WRITTEN INSTRUCTION:
Render the part of the records that opens with the line containing "Pick one: is" and closes with the line containing "14.7 inches", both ends included, as a Markdown table with the columns Row and Record line, skipping blank lines.

RECORDS SUPPLIED:
# # # # # # #
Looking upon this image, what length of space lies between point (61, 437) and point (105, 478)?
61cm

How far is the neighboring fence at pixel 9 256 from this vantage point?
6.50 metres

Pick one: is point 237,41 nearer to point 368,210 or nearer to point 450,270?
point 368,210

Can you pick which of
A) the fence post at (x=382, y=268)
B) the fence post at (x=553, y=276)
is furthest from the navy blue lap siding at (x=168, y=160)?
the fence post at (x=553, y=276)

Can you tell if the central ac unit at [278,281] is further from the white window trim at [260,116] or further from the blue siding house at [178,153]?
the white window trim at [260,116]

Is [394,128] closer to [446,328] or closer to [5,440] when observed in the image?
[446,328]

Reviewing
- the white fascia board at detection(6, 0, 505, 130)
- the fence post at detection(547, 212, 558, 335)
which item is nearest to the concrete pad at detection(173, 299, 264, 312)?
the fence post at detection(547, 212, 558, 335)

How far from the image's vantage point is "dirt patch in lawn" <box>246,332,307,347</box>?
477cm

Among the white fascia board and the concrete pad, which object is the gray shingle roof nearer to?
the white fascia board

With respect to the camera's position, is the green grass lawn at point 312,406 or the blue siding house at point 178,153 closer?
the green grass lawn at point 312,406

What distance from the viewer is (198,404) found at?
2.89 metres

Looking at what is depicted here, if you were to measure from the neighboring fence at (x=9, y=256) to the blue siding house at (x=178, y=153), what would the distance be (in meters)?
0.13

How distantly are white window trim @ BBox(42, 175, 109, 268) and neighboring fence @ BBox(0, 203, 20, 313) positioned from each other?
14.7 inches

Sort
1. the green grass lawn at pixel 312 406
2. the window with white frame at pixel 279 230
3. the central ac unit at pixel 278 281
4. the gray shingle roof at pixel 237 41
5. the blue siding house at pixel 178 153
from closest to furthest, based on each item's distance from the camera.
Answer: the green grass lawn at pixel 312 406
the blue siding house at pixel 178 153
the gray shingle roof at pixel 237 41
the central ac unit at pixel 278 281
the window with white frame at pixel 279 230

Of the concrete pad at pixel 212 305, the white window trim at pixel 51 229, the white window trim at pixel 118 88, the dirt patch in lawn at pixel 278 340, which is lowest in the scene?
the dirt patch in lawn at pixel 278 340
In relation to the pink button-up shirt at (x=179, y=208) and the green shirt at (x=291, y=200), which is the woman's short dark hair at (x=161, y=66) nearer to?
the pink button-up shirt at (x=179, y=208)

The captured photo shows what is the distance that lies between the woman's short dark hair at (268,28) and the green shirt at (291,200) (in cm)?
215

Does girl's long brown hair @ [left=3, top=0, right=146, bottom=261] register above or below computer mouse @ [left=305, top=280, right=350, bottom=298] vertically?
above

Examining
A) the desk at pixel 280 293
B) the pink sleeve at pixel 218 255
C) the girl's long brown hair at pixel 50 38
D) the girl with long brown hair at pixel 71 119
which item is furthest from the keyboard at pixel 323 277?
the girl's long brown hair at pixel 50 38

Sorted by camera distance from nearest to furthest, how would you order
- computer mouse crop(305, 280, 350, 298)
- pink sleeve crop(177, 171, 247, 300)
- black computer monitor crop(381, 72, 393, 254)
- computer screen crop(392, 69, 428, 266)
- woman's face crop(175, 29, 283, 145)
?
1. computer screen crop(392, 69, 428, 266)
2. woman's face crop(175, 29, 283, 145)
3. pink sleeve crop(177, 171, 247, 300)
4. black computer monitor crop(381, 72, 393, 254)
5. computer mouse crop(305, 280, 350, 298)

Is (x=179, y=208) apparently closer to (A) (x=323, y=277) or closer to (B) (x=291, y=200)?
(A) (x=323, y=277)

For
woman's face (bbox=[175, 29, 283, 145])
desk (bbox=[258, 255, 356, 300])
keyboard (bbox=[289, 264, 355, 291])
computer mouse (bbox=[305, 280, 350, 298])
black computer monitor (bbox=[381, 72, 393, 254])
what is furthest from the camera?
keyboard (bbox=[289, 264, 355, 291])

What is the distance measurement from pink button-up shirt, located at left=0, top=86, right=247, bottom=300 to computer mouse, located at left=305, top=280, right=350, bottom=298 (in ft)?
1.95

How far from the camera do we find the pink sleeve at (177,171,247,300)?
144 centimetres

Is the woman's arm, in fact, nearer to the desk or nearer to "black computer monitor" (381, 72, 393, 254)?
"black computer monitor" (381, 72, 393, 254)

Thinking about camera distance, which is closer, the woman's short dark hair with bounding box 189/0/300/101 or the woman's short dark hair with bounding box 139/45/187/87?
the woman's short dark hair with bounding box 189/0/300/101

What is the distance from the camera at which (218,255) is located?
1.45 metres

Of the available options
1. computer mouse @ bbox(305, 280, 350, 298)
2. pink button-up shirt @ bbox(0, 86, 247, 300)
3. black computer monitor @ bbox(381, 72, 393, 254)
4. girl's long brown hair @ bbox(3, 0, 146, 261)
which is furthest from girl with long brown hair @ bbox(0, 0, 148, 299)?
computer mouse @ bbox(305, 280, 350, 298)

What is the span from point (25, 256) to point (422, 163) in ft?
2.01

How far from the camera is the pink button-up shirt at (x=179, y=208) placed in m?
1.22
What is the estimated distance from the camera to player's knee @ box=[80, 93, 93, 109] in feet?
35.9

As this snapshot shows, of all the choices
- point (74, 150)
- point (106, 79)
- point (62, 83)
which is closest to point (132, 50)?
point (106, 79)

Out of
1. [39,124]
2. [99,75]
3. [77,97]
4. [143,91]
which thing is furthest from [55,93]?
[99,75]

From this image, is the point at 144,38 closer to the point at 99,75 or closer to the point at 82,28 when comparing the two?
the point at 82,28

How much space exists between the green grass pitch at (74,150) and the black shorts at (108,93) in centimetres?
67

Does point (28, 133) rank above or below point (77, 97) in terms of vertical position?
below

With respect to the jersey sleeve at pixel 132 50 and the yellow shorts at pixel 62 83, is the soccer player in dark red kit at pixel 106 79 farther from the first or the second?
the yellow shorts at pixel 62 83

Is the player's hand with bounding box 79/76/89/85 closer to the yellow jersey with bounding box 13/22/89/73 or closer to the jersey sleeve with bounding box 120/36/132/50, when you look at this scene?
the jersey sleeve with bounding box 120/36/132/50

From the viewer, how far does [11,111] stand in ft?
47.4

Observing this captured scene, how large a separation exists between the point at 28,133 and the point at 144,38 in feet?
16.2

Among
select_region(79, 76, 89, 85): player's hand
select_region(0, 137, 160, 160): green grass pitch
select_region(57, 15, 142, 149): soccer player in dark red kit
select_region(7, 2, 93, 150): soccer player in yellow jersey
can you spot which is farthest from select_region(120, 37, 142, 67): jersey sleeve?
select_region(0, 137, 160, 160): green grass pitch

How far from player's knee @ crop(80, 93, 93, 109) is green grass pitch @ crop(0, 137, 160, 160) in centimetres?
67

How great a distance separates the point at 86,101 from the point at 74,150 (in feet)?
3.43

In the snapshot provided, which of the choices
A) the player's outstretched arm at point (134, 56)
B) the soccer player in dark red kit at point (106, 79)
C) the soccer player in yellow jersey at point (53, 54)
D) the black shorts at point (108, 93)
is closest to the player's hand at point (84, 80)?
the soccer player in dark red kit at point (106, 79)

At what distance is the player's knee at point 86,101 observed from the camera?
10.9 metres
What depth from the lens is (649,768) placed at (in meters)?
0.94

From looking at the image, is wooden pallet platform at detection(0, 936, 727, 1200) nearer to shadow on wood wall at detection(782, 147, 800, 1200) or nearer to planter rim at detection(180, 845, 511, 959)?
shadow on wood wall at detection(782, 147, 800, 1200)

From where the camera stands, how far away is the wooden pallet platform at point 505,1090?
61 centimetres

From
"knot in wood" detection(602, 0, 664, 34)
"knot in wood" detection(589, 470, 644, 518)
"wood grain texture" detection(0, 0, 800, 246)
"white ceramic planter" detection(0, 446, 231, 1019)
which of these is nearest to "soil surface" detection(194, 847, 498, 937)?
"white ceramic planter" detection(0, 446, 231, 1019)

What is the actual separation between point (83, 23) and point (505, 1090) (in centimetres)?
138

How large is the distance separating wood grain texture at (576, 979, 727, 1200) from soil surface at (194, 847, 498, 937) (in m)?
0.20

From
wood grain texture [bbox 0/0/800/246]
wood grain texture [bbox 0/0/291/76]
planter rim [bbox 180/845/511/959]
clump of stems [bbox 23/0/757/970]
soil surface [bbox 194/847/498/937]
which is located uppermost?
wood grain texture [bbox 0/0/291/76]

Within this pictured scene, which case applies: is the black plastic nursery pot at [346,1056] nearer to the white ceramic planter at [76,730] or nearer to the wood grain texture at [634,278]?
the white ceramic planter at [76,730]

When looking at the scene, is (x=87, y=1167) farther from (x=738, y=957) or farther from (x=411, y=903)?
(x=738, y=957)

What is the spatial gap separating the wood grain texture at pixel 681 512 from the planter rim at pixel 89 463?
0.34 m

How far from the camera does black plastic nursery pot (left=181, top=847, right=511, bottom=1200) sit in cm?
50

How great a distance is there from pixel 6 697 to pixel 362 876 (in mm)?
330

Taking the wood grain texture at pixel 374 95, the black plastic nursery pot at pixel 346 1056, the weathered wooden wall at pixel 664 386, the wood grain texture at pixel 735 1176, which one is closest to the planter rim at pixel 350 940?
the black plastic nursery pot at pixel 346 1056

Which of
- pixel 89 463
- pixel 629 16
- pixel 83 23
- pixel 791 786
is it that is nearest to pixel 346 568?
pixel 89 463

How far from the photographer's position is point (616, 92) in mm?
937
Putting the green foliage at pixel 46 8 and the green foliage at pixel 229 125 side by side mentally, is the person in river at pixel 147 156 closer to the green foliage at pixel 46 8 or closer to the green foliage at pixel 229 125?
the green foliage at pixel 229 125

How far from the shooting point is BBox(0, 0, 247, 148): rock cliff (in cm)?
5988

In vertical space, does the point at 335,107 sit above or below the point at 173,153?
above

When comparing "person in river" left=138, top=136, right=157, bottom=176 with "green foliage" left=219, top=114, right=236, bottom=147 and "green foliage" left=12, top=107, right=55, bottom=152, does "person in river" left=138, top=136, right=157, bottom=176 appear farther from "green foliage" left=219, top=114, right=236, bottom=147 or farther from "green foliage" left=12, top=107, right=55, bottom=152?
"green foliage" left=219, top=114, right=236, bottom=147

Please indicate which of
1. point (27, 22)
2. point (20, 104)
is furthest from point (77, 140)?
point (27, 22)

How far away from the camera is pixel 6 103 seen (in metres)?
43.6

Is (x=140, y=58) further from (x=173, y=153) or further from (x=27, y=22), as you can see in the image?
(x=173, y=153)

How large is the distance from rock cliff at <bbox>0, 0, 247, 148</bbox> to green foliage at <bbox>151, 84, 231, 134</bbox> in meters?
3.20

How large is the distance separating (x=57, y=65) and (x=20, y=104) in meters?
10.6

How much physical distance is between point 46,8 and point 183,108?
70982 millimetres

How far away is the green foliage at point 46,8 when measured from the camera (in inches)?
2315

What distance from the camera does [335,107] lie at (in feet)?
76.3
# # # # # # #
EXERCISE SOLUTION:
| Row | Record line |
|---|---|
| 1 | Pick one: is point 237,41 nearer to point 368,210 or nearer to point 450,270? |
| 2 | point 368,210 |
| 3 | Can you pick which of |
| 4 | A) the fence post at (x=382, y=268) |
| 5 | B) the fence post at (x=553, y=276) |
| 6 | is furthest from the navy blue lap siding at (x=168, y=160)? |
| 7 | the fence post at (x=553, y=276) |
| 8 | Can you tell if the central ac unit at [278,281] is further from the white window trim at [260,116] or further from the blue siding house at [178,153]? |
| 9 | the white window trim at [260,116] |
| 10 | Is [394,128] closer to [446,328] or closer to [5,440] when observed in the image? |
| 11 | [446,328] |
| 12 | Reviewing |
| 13 | - the white fascia board at detection(6, 0, 505, 130) |
| 14 | - the fence post at detection(547, 212, 558, 335) |
| 15 | which item is nearest to the concrete pad at detection(173, 299, 264, 312)? |
| 16 | the fence post at detection(547, 212, 558, 335) |
| 17 | How far from the image's vantage point is "dirt patch in lawn" <box>246,332,307,347</box>? |
| 18 | 477cm |
| 19 | Among the white fascia board and the concrete pad, which object is the gray shingle roof nearer to? |
| 20 | the white fascia board |
| 21 | With respect to the camera's position, is the green grass lawn at point 312,406 or the blue siding house at point 178,153 closer? |
| 22 | the green grass lawn at point 312,406 |
| 23 | What distance from the viewer is (198,404) found at? |
| 24 | 2.89 metres |
| 25 | Looking at what is depicted here, if you were to measure from the neighboring fence at (x=9, y=256) to the blue siding house at (x=178, y=153), what would the distance be (in meters)? |
| 26 | 0.13 |
| 27 | How distantly are white window trim @ BBox(42, 175, 109, 268) and neighboring fence @ BBox(0, 203, 20, 313) positioned from each other? |
| 28 | 14.7 inches |